• [Excerpted passage]:

'''

A count of “justifiable homicides” in the FBI’s Uniform Crime Report found that 461 people were shot and killed by police in 2013. What that figure tells us, more than anything, is that 461 is the bare minimum number of people who were shot by police last year. And it is almost certainly a dramatic under-estimation.

Departments are not required to submit data for this count; it is voluntary. In fact, there are entire states including Florida that didn’t submit their death counts for years. So the increase in 2013 recorded shootings could simply be the result of more jurisdictions reporting. What’s more, the figure is only a count of “justifiable homicides,” which means those that are considered legally defensible. This means jurisdictions are least likely to include those shootings that are subject to criminal scrutiny in their reports.

'''

• [Data below]:
'''

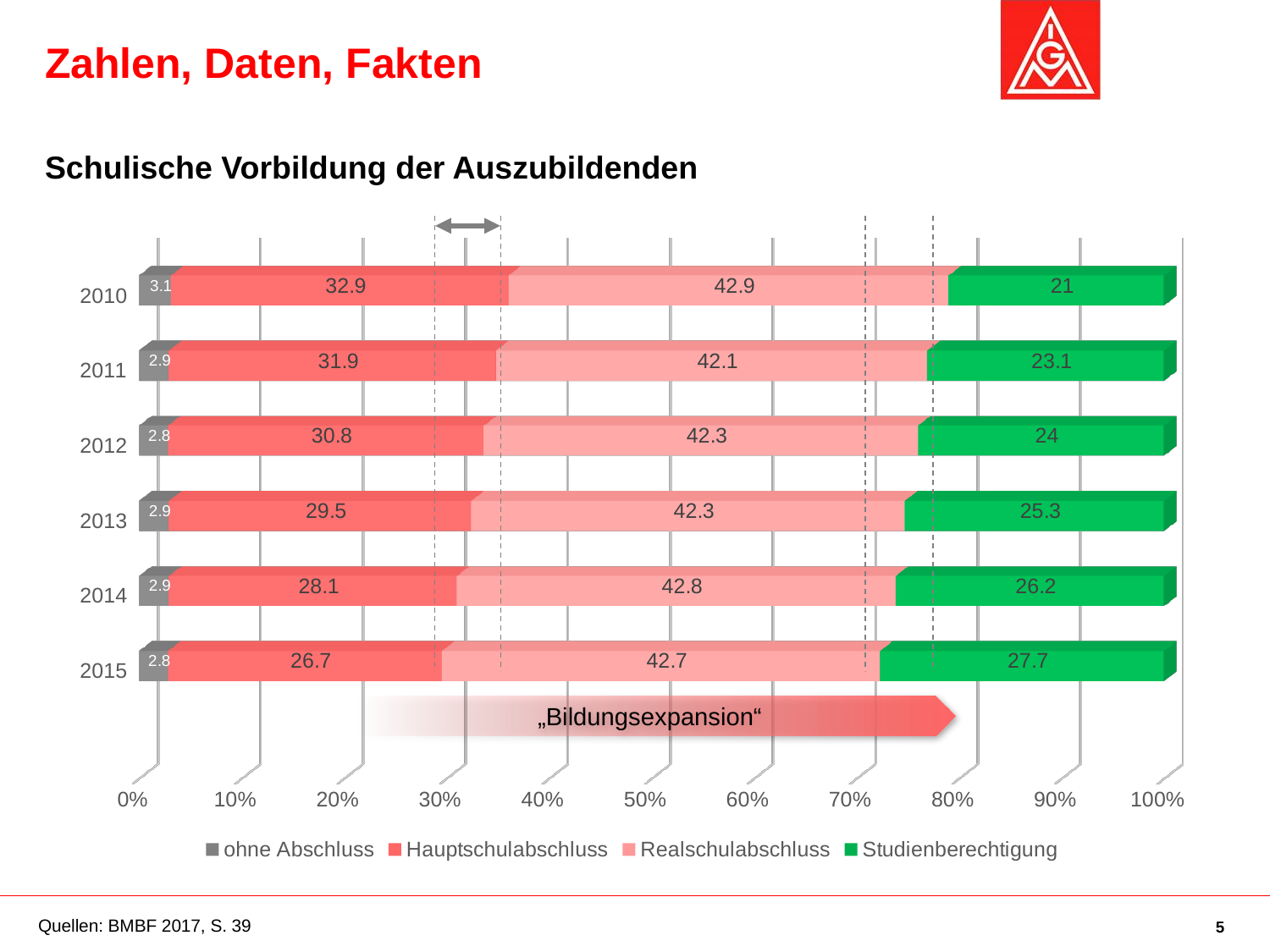
How many series does the legend list? 4 What is the Studienberechtigung value for 2015? 27.7 What is the ohne Abschluss value for 2010? 3.1 What is the Realschulabschluss value for 2013? 42.3 Does the Hauptschulabschluss value rise or fall from 2010 to 2015? Fall In which year is the Studienberechtigung value highest? 2015 Which is larger, the Hauptschulabschluss value for 2012 or for 2014? 2012 In which year is the Hauptschulabschluss value lowest? 2015 How many years are shown on the chart? 6 What is the difference between the Studienberechtigung values for 2015 and 2010? 6.7 What kind of chart is shown? Stacked bar chart What is the Hauptschulabschluss value for 2010? 32.9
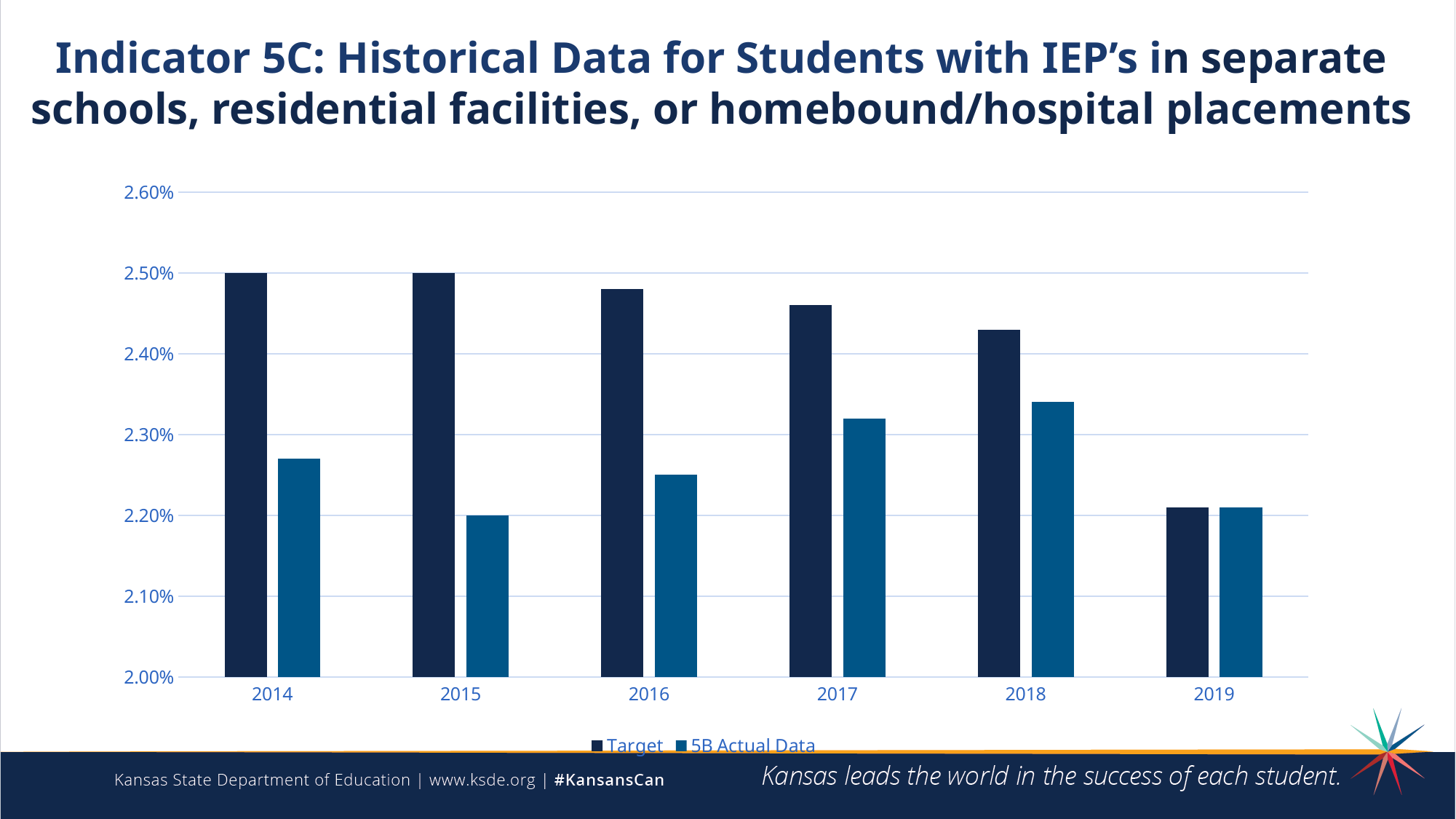
Which year has the lowest 5B Actual Data value? 2015 Is the 5B Actual Data value for 2018 greater or less than 2.30%? greater What is the Target value for 2014? 2.50% What kind of chart is shown on the slide? bar chart How many years are shown on the x axis of the chart? 6 Which year has the highest 5B Actual Data value? 2018 Is the 5B Actual Data value for 2014 greater or less than 2.30%? less How many series does the chart's legend list? 2 Does the Target series rise or fall from 2014 to 2019? fall What is the 5B Actual Data value for 2015? 2.20% What are the two series named in the legend? Target and 5B Actual Data Is the Target value for 2019 greater or less than 2.30%? less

'''

• [Tasks for this exercise]:
1 - In the passage on police shooting counts, rewrite the section from "Departments are not" to "in their reports.", replacing "voluntary" with "optional".
2 - According to the passage on police shooting counts, why are jurisdictions least likely to report shootings that face criminal scrutiny? Answer in one to three sentences.
3 - Continue the passage on police shooting counts from the point where it stops.

• [Task-by-task answers]:
1 -
Departments are not required to submit data for this count; it is optional. In fact, there are entire states including Florida that didn’t submit their death counts for years. So the increase in 2013 recorded shootings could simply be the result of more jurisdictions reporting. What’s more, the figure is only a count of “justifiable homicides,” which means those that are considered legally defensible. This means jurisdictions are least likely to include those shootings that are subject to criminal scrutiny in their reports.

2 - The figure counts only "justifiable homicides," meaning shootings considered legally defensible. Shootings under criminal scrutiny are the ones least likely to fall into that category, so jurisdictions are least likely to include them.

3 -
A St. Louis Post-Dispatch report this week on police shooting data found that out of some 18,000 U.S. police departments, only 1,100 — or six percent of all departments — reported a single fatal police shooting that was considered justifiable between 2005 and 2012. We don’t know whether those who didn’t report simply opted not to report that information, or didn’t have any shootings. University of Nebraska criminologist Samuel Walker lamented that this incomplete and inconsistent data means we don’t even know what to make of the spike in FBI-recorded shootings. “It is irresponsible that we don’t have a complete set of numbers,” he told USA Today. “… This is a scandal.”

We also don’t know much about the circumstances, or even basic profile information of those who died, although some like ProPublica have been working to piece that information together from available data.

ProPublica found last month in an analysis of reported police deaths that black male teens were 21 times more likely to be killed by police than their white counterparts.

Contrast this with data on the other tragedy of policing: when cops are killed on the job. According to the St. Louis Post-Dispatch, “the Justice Department keeps careful track of the officers killed in the line of duty and the demographics of the killers.” In 2012, the FBI found that 95 law enforcement officers were killed while on the job, 47 in accidents, and the other 48 by a “felonious act.”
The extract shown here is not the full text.